§ **What needs to be done**: Where an image occurs, skip it and print the rest of the records verbatim.

::::::::

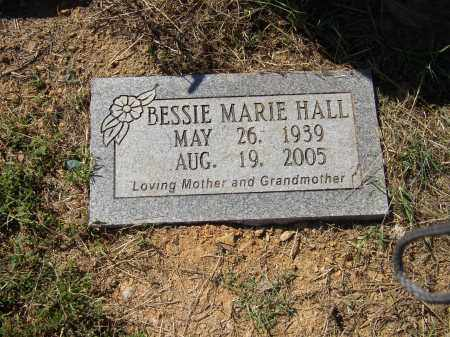HALL, BESSIE MARIE - Lonoke County, Arkansas | BESSIE MARIE HALL - Arkansas Gravestone Photos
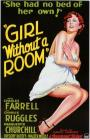 Girl Without a Room (1933)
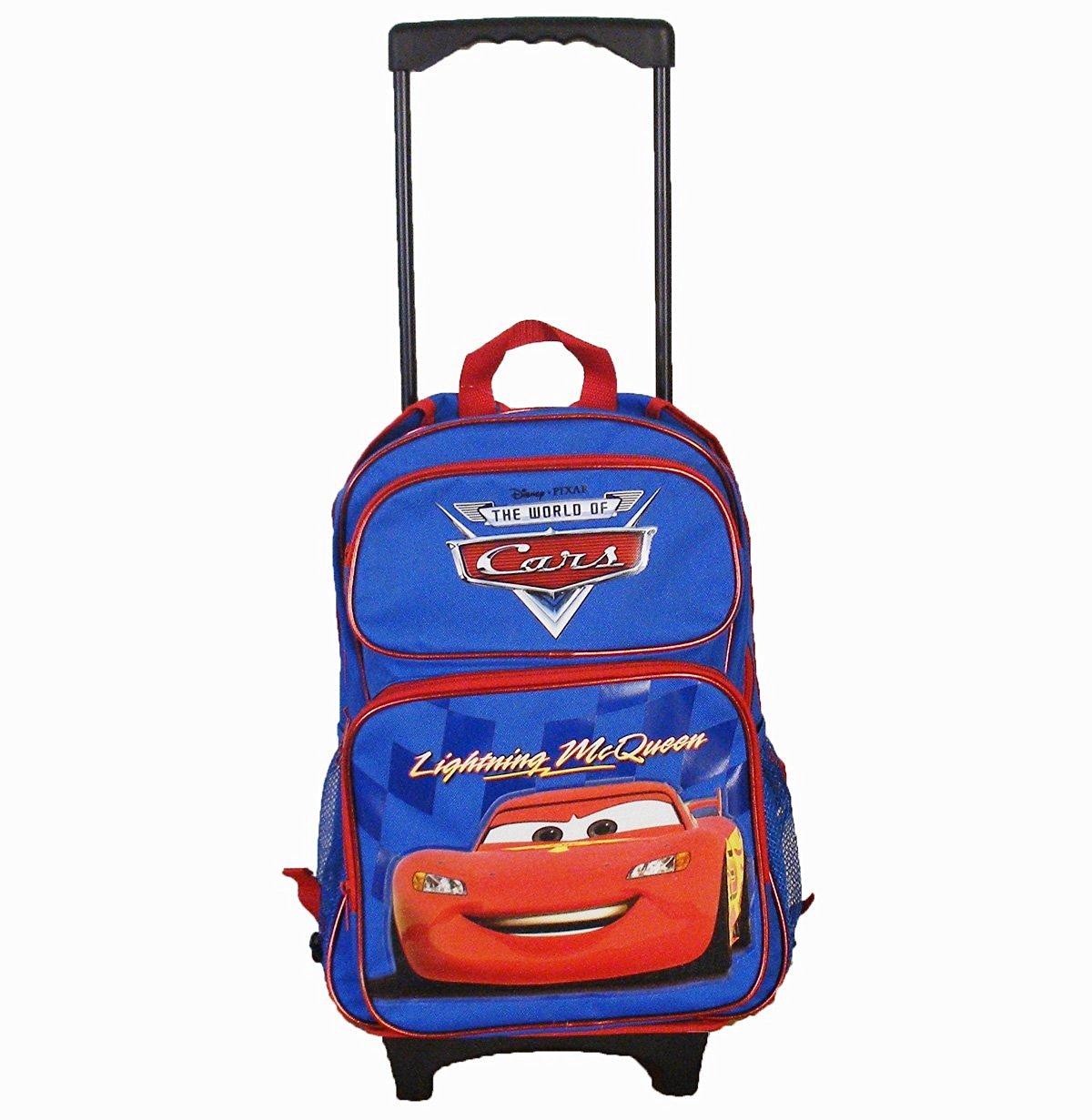 ff25d5b459c6 Get Quotations · Disney Car Roller Backpack 16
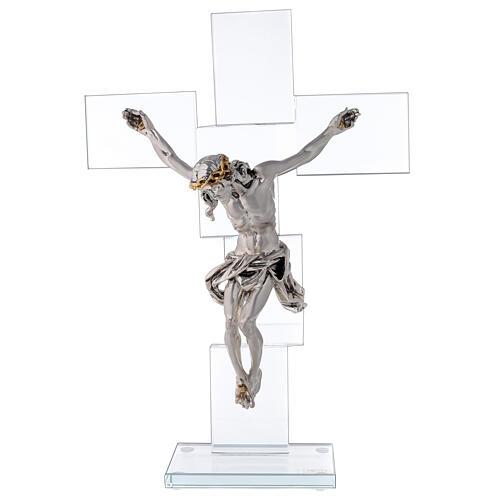 Idea regalo Crocefisso in stile moderno 35x25 cm 1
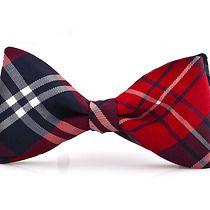 Mucha wiązana ARANGA kratka, akcesoria - muszki & krawaty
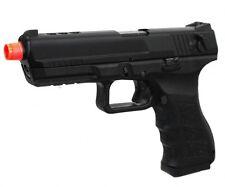 KWA Full Metal ATP Auto Gas Blow Back Pistol NS2 Airsoft Gun 101-00251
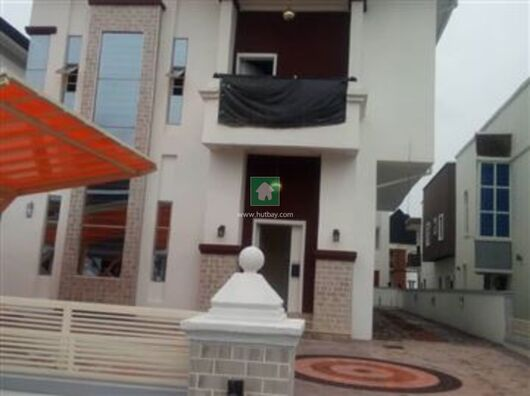 5 Bed Duplex for Rent in Lekki County, Ikota, Lekki, Lagos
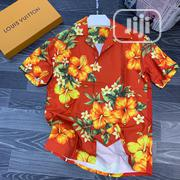Vintage Shirts | Clothing for sale in Lagos State, Ikeja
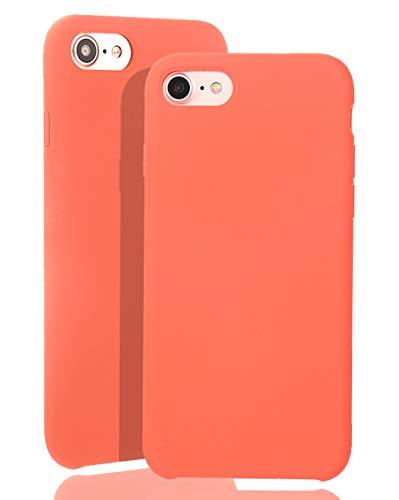 JMi [ Kompatibel mit Apple iPhone 7/8, in Orange Originale Silikonhülle - Hochwertig, perfekte Verarbeitung - Schlichtes Silicone Case
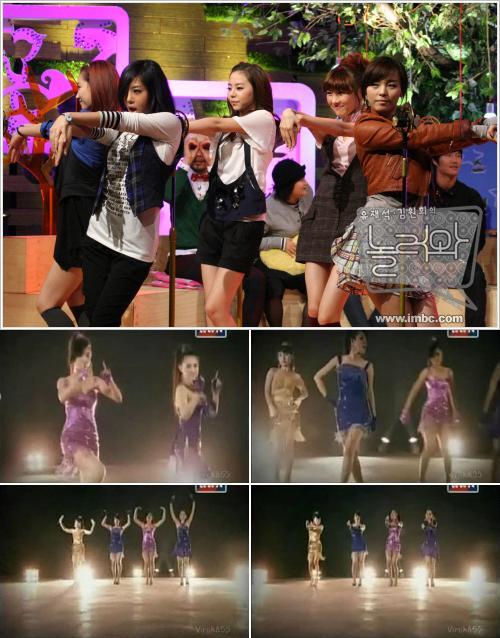 "JYP pwns Khmer ""Nobody"""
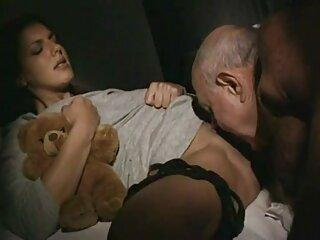 Mega película-bürostuten Hart cogiendo señoras casadas Bestraft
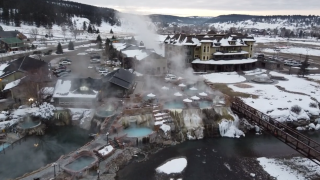 Famous hot springs in Colorado offer more than meets the eye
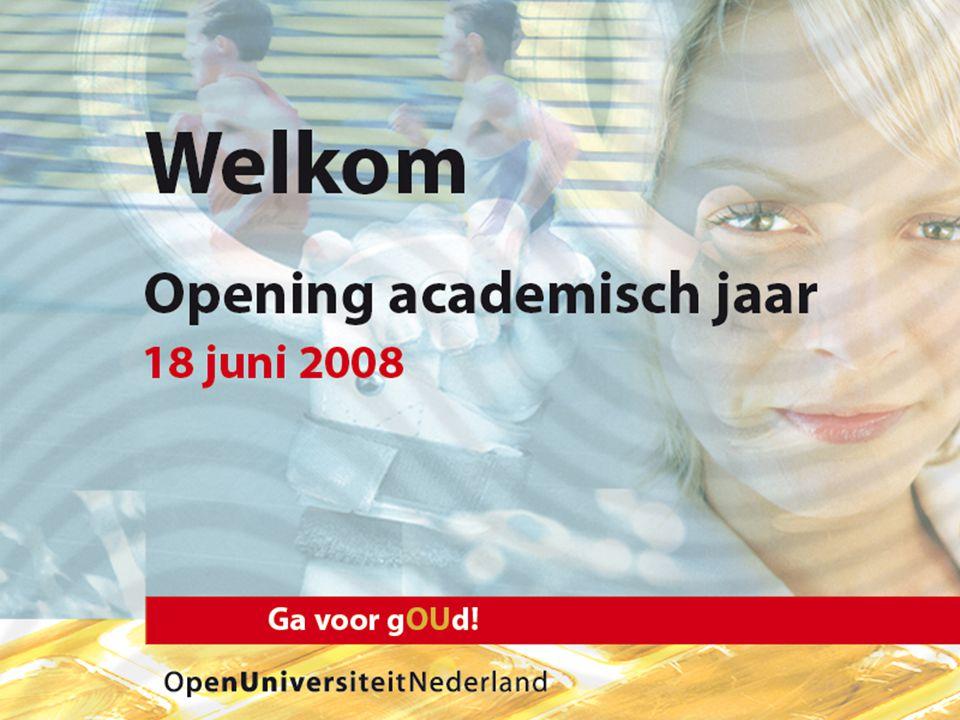 Het Semantic Web: voor een gezonder Web Lloyd Rutledge, Universitair Docent, INF Opening Academisch Jaar, 18 juni 2008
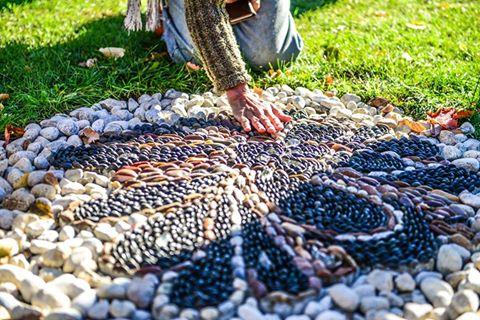pebblehands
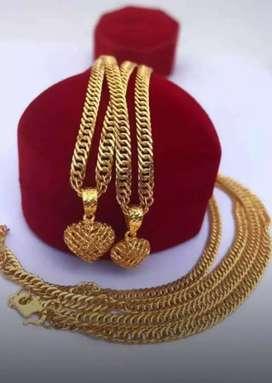 Jual emas tanpa surat online Jakarta sekitarnya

::::::::

§ **Problem solution**:
HALL, BESSIE MARIE - Lonoke County, Arkansas | BESSIE MARIE HALL - Arkansas Gravestone Photos
 Girl Without a Room (1933)
 ff25d5b459c6 Get Quotations · Disney Car Roller Backpack 16
 Idea regalo Crocefisso in stile moderno 35x25 cm 1
 Mucha wiązana ARANGA kratka, akcesoria - muszki & krawaty
 KWA Full Metal ATP Auto Gas Blow Back Pistol NS2 Airsoft Gun 101-00251
 5 Bed Duplex for Rent in Lekki County, Ikota, Lekki, Lagos
Vintage Shirts | Clothing for sale in Lagos State, Ikeja
 JMi [ Kompatibel mit Apple iPhone 7/8, in Orange Originale Silikonhülle - Hochwertig, perfekte Verarbeitung - Schlichtes Silicone Case
 "JYP pwns Khmer ""Nobody"""
 Mega película-bürostuten Hart cogiendo señoras casadas Bestraft
 Famous hot springs in Colorado offer more than meets the eye
 Het Semantic Web: voor een gezonder Web Lloyd Rutledge, Universitair Docent, INF Opening Academisch Jaar, 18 juni 2008
pebblehands
 Jual emas tanpa surat online Jakarta sekitarnya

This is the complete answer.